■ **Problem to solve**
Copy the lines starting at the one that contains "How large a" and ending after the one that contains "3812 millimetres". Keep everything the same except the distances in the answers, which should each be raised by 150.

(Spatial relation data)
------

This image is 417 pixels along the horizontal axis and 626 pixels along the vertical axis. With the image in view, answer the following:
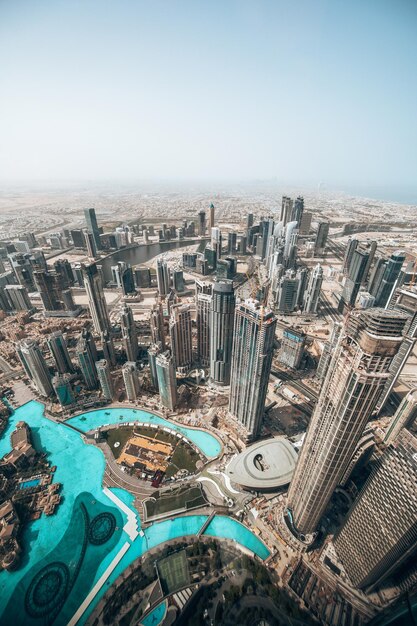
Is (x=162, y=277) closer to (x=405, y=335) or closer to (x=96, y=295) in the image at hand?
(x=96, y=295)

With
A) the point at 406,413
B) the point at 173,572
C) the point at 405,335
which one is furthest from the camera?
the point at 405,335

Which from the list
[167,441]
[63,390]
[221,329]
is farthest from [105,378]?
[221,329]

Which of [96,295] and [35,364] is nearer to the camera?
[35,364]

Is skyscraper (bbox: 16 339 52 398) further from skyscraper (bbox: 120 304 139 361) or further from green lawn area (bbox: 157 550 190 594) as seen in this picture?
green lawn area (bbox: 157 550 190 594)

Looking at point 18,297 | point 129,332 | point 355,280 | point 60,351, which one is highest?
point 355,280

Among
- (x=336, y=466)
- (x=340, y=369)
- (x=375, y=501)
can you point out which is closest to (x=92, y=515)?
(x=336, y=466)

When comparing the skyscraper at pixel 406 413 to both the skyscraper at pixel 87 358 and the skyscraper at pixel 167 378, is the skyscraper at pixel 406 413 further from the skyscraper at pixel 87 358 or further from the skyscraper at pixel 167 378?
the skyscraper at pixel 87 358
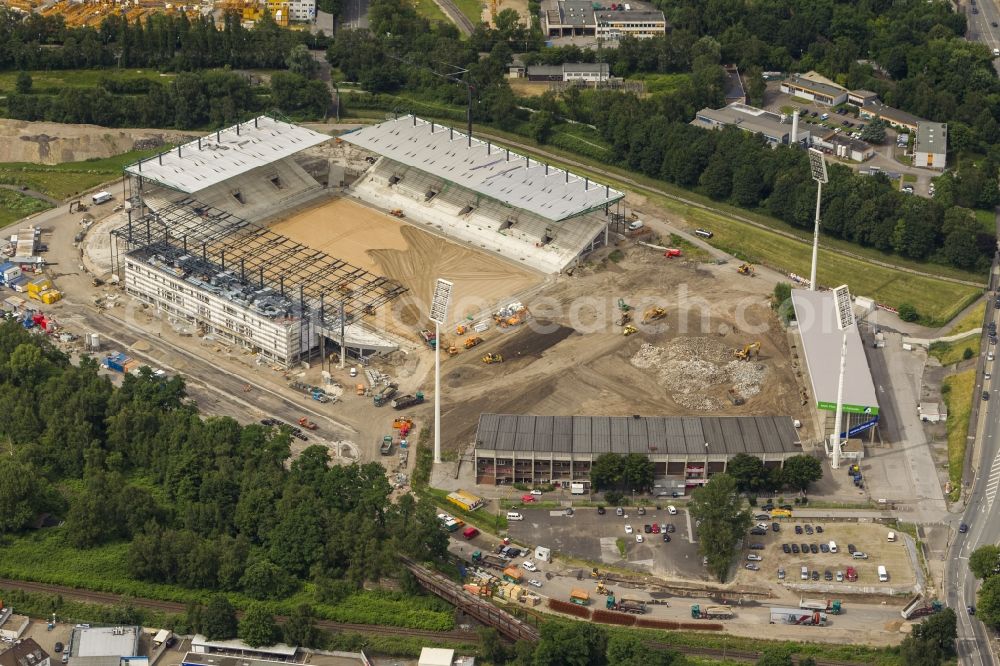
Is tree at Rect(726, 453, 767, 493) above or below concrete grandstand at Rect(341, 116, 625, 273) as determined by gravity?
below

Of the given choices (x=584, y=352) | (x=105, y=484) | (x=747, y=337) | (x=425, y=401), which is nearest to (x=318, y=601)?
(x=105, y=484)

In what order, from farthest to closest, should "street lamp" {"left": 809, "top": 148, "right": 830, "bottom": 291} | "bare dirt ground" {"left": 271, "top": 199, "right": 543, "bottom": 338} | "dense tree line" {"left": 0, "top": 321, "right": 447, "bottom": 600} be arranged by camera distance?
"bare dirt ground" {"left": 271, "top": 199, "right": 543, "bottom": 338} → "street lamp" {"left": 809, "top": 148, "right": 830, "bottom": 291} → "dense tree line" {"left": 0, "top": 321, "right": 447, "bottom": 600}

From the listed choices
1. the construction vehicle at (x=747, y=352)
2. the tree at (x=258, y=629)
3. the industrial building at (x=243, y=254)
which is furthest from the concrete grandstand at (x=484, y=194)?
the tree at (x=258, y=629)

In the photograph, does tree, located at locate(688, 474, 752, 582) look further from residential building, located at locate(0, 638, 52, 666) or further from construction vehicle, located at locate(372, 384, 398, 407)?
residential building, located at locate(0, 638, 52, 666)

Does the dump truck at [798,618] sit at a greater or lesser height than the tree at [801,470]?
lesser

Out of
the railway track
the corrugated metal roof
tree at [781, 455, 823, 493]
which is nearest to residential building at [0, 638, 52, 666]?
the railway track

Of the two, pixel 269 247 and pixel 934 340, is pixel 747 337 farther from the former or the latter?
pixel 269 247

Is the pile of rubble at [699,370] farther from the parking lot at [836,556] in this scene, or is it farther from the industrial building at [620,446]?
the parking lot at [836,556]
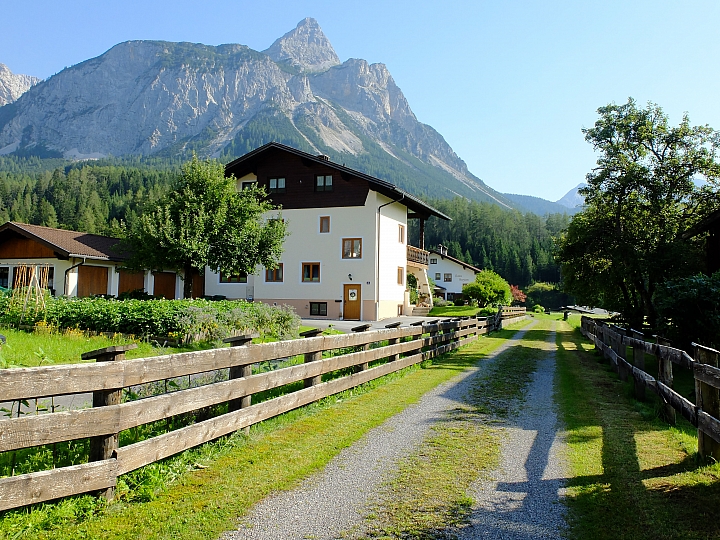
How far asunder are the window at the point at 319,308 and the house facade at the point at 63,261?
1028 cm

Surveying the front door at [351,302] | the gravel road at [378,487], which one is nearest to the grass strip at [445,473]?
the gravel road at [378,487]

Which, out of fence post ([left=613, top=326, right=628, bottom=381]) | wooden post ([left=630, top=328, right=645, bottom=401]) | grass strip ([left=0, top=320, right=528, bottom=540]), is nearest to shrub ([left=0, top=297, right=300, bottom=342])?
grass strip ([left=0, top=320, right=528, bottom=540])

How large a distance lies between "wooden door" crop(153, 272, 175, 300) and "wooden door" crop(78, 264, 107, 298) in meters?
3.37

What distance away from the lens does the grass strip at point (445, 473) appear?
3953mm

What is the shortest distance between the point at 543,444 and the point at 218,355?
3812 millimetres

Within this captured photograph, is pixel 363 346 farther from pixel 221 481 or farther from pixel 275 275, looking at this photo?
pixel 275 275

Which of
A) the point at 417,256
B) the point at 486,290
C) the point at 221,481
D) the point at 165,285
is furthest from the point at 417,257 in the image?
the point at 221,481

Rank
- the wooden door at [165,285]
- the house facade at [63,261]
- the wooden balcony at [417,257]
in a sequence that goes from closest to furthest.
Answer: the house facade at [63,261] < the wooden door at [165,285] < the wooden balcony at [417,257]

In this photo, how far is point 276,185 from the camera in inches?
1426

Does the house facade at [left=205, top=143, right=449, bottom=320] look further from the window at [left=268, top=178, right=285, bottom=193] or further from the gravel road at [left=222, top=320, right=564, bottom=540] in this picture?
the gravel road at [left=222, top=320, right=564, bottom=540]

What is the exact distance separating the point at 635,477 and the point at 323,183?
31835mm

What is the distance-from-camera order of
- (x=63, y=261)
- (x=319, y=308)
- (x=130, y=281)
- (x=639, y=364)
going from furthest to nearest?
(x=319, y=308)
(x=130, y=281)
(x=63, y=261)
(x=639, y=364)

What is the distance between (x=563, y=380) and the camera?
11.6 meters

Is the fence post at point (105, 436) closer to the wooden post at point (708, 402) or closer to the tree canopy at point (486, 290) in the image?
the wooden post at point (708, 402)
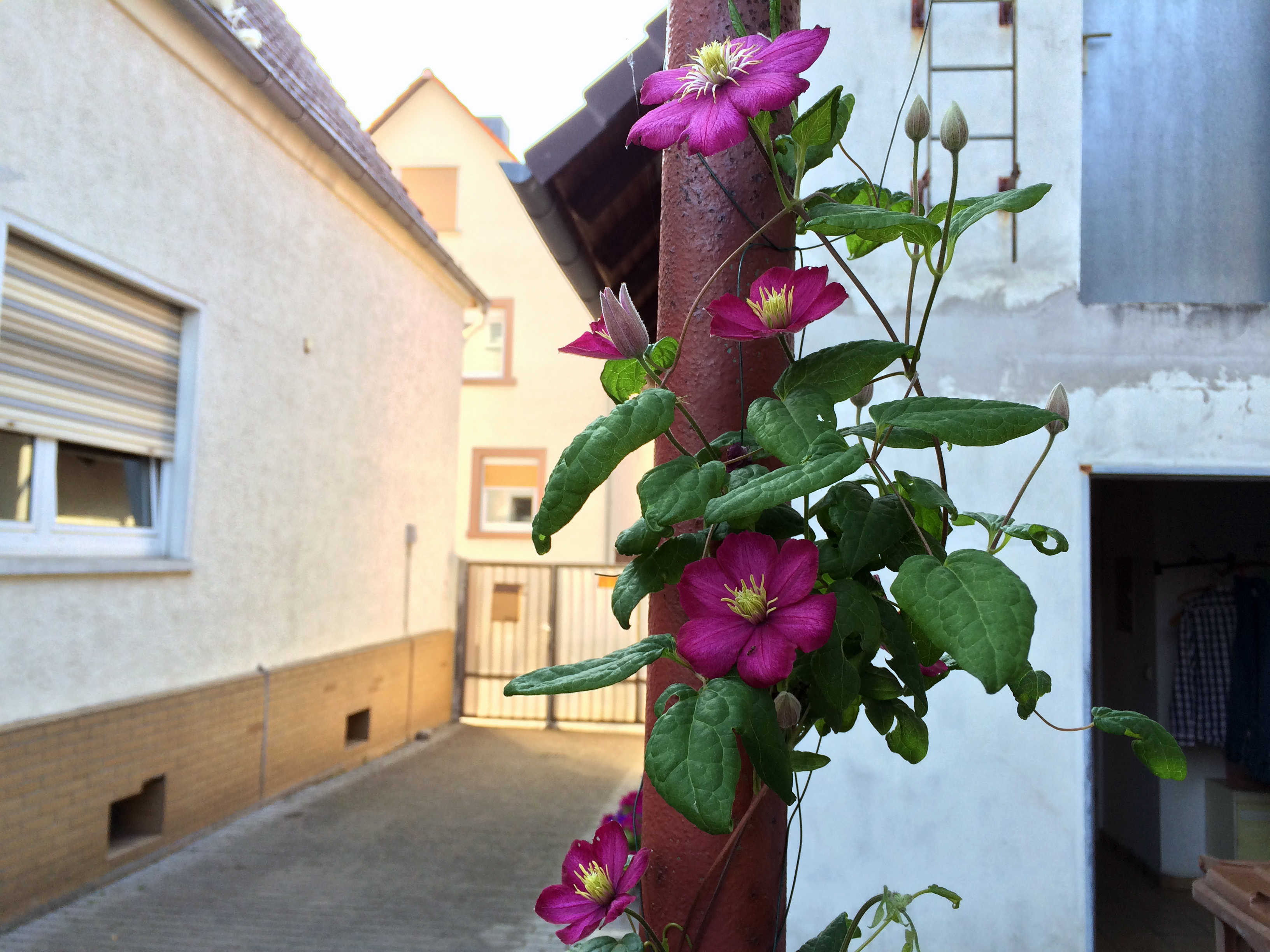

------

■ **Output of the exercise**
How large a distance lies between "wooden door" crop(153, 272, 175, 300) and "wooden door" crop(78, 264, 107, 298) in meters?
153.37

What distance away from the lens does the grass strip at point (445, 473) appear?
4103mm

What is the shortest distance between the point at 543,444 and the point at 218,355?
3962 millimetres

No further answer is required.